Our ranking, from 30 to one, is here:

30. Vassar College

Poughkeepsie, New York


For the 2021 fall semester, Vassar College’s Engaged Pluralism Initiative expanded a project that it had piloted before the pandemic, the Movement for Affordable Textbooks. This initiative ensures that the college’s libraries purchase multiple copies of required course textbooks. The Jack Kent Cooke Foundation also praises Vassar College’s policy of maintaining student grant levels throughout the four years of study. PrepScholar notes that Vassar College’s financial aid is need-blind and that students from low-income families are supported with either no or limited loans.

29. Belmont University

Nashville, Tennessee


In late 2021, Belmont University stated that it was expanding its Bridges to Belmont program to support more students than ever before. This program provides full scholarships to students from the college’s region who would otherwise be unable to afford higher education. Additionally, Belmont University’s director of counseling, Katherine Cornelius, has explained to Inside Higher Ed that the college has focused upon expanding mental health support to students, which has gone as far as purchasing Therapy Assistance Online and TimelyCare, two online platforms that provide mental and physical health support, for all students to utilize.

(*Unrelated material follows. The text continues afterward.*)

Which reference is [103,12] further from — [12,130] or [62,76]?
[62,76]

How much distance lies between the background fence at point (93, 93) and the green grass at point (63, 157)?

28. University of Arkansas

Fayetteville, Arkansas


A number of centers within the University of Arkansas are safeguarding students during the present economic uncertainties. Perhaps the most wide-ranging is the Student Success Center. For the fall 2021 semester, this center expanded, “its resources and programming to ensure all students have access to the opportunities they may need to thrive on campus.” Additionally, the Career Development Center gained over $550,000 in funding to add new positions focused upon creating more comprehensive career services. Some of the topics that this center is launching programming around can help students with their finances in the present day, such as one that is focused upon entrepreneurship and the gig economy. CollegeBoard states that over the last five years, in-state tuition and fees have decreased slightly at the the University of Arkansas.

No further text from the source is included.